Teniendo en cuenta el escrito anterior «Como arcilla (parte 10): y vio que era bueno y lo bendijo» te comparto la historia de Samuelita, una ovejita que hice con arcilla.
Fue un reto porque era la primera vez que aplicaba sola, lo que me enseñaron para trabajar con arcilla, eran tantas las ganas de hacerlo que no hubo temor de error, simplemente un profundo deseo de hacerlo.
Tomé dos imágenes de apoyo, pero como siempre, me dejé llevar un poco por lo que iba sucediendo con la obra mientras iba siendo creada (al igual que sucede con los escritos). Así surgió una obra única y especial porque se hizo sin rígido molde que insinuara exacta copia o repetición sin sentido, pues era una creación.
Crear, lo que sea, es toda una aventura… Estaba completamente moldeada, terminando de secarse y un leve golpe hizo que una de sus orejas se rompiera y su nuca se fisurara y, como solía desgastarme buscando perfección como total ausencia de errores, pensé en desecharla, porque se empezaba a mezclar un peligroso cóctel de rabia, frustración y dolor.
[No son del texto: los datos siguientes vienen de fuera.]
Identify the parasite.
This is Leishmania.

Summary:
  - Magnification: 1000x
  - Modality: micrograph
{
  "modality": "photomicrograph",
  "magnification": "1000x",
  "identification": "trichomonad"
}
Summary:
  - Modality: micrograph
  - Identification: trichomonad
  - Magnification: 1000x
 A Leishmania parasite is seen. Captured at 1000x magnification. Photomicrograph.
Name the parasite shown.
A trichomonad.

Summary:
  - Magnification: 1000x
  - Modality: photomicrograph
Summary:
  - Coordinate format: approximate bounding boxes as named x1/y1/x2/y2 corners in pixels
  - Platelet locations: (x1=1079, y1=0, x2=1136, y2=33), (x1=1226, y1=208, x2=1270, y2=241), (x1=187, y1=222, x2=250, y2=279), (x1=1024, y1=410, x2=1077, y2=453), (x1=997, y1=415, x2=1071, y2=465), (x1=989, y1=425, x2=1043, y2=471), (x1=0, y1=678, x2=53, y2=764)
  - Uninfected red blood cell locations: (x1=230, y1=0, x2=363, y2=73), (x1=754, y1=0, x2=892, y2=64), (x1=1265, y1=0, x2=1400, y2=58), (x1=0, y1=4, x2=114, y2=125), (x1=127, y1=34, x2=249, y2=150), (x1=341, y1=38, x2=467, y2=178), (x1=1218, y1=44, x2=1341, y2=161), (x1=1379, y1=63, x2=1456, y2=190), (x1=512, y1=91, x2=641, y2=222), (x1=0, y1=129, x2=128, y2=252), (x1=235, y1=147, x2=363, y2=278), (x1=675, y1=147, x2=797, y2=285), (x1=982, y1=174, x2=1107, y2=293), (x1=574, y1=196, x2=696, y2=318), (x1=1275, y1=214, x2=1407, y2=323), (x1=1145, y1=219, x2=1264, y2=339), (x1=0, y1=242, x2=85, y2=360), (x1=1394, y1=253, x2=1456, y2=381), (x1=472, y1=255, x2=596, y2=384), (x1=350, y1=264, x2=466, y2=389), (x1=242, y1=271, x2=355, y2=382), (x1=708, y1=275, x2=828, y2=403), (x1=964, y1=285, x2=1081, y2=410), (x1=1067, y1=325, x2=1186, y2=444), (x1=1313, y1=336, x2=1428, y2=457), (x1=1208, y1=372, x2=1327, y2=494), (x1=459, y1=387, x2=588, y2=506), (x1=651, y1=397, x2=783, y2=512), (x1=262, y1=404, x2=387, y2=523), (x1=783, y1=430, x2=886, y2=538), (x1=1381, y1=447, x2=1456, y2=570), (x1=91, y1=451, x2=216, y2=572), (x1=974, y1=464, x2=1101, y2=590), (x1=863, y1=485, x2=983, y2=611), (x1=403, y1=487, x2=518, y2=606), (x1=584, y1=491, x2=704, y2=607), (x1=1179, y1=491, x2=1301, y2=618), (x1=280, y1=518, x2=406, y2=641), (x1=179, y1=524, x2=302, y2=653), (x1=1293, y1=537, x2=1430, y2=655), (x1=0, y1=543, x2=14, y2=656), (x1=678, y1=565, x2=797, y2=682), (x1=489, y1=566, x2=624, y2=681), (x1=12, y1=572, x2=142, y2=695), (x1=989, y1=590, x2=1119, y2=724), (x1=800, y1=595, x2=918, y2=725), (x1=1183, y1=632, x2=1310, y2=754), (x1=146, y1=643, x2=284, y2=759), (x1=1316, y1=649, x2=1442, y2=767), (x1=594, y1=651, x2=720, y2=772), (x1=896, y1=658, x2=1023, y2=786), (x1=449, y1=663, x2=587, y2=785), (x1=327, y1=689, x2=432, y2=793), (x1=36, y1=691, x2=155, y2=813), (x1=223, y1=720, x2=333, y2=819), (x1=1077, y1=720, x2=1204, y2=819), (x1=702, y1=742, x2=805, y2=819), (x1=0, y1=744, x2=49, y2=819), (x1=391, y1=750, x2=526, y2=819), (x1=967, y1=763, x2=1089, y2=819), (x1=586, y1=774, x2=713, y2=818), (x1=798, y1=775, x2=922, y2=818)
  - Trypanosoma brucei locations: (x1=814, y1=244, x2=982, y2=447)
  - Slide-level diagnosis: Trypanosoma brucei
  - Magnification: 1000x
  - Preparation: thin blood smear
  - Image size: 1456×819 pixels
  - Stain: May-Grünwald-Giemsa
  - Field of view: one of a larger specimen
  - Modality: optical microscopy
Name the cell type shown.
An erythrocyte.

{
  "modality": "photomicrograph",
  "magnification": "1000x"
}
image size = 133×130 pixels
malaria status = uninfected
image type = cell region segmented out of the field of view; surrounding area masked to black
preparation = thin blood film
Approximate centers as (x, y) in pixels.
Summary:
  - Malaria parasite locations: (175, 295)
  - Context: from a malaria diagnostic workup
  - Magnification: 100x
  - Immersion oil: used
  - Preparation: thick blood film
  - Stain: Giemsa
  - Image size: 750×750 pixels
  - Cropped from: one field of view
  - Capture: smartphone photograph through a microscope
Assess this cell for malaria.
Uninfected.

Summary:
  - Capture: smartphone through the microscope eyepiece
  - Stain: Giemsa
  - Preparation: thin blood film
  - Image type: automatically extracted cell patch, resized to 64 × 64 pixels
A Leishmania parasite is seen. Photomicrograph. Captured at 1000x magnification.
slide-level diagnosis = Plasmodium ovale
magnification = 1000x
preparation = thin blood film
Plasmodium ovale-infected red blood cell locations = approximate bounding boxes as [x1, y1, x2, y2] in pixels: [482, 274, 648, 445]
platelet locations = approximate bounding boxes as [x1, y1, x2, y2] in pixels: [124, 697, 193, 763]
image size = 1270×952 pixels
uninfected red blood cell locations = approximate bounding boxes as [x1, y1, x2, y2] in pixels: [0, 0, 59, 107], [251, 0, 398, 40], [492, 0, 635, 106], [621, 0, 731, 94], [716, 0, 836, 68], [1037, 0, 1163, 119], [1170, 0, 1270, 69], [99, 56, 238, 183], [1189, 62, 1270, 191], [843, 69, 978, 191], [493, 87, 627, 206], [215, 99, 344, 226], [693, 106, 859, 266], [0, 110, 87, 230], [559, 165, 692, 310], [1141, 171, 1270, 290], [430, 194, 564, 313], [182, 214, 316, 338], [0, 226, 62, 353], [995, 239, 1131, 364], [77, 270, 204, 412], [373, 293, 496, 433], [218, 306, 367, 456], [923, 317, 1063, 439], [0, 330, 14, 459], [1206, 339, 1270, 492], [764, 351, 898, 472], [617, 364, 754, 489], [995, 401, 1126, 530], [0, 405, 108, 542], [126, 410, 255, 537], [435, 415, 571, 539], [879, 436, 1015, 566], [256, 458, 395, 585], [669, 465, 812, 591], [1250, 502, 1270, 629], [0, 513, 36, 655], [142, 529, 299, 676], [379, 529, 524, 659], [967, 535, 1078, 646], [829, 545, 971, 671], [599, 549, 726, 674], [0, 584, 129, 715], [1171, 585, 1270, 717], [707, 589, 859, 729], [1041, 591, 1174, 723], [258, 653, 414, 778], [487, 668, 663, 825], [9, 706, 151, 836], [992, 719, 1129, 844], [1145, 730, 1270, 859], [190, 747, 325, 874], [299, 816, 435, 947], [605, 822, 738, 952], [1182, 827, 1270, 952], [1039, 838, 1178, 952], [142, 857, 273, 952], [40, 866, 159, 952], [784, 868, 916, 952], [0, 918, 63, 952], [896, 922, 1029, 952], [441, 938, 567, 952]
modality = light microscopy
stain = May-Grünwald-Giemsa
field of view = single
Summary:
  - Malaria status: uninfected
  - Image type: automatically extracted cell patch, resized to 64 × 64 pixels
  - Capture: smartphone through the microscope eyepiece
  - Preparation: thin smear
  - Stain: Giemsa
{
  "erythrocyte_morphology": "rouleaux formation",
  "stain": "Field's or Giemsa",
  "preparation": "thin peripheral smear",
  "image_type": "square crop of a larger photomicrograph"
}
Pero, como todo lo bueno que se aprende, solo es es útil cuando se retoma y se aplica, Samuelita se salvó porque: en una clase en la que tuve que visitar una galería, vi una obra de un importante y famoso pintor, y vi que no era carente de errores, se veían las pinceladas, tenía rayas de colores en lugares que se veía que eran sin intención, las esquinas se veían pintadas por humanas manos… Y claro, la frase de mi maestra artesana: todo hace parte de la obra, todo eso la forma y la hace única…
Y como ya había aprendido esto con cuadros que rompí al pegarlos, y vi que tenía solución, al igual que otras cosas que han hecho únicos cada uno de los más de 15 cuadros que he podido entregar: una vez más el aprendizaje se hacía «apreHENDIZAJE», porque la perfección era imperfección para humanos y críticos ojos de racionalista formación.
Así que con grietas y todo vi que era buena… Aunque se burlaron por las orejas y los ojos tan grandes, yo la veía bien, no le encontraba defecto, y aunque por poco entra la duda y me hace cambiarlos, mi idea seguía firme, así era como la había visto en mi cabeza y así quería hacerla y entregarla. El haber aprendido a quererla, a pesar de sus grietas, me permitió defender eso que la hacía hermosa aunque otros se burlaran.
Además de esos ojos grandes y orejas enormes, surgió su nombre: Samuelita. Es una ovejita enseñable, y para esto, sus orejas y ojos grandes le ayudan, para decirle como alguna vez le dijo Samuel a Dios:
1 Samuel 3:10 (LBLA)
10 Entonces vino el Señor y se detuvo, y llamó como en las otras ocasiones: ¡Samuel, Samuel! Y Samuel respondió: Habla, que tu siervo escucha.
1 Samuel 3:10 (TLA)
10 y poco después, Dios mismo se le acercó y lo llamó como antes:
—¡Samuel, Samuel!
Y él contestó:
—Dime, Dios mío, ¿en qué puedo servirte?
Que nuestros ojos y orejas empiecen a estar más dispuestos para esas ocasiones en las que el Señor, llega, se detiene y vuelva a llamarnos.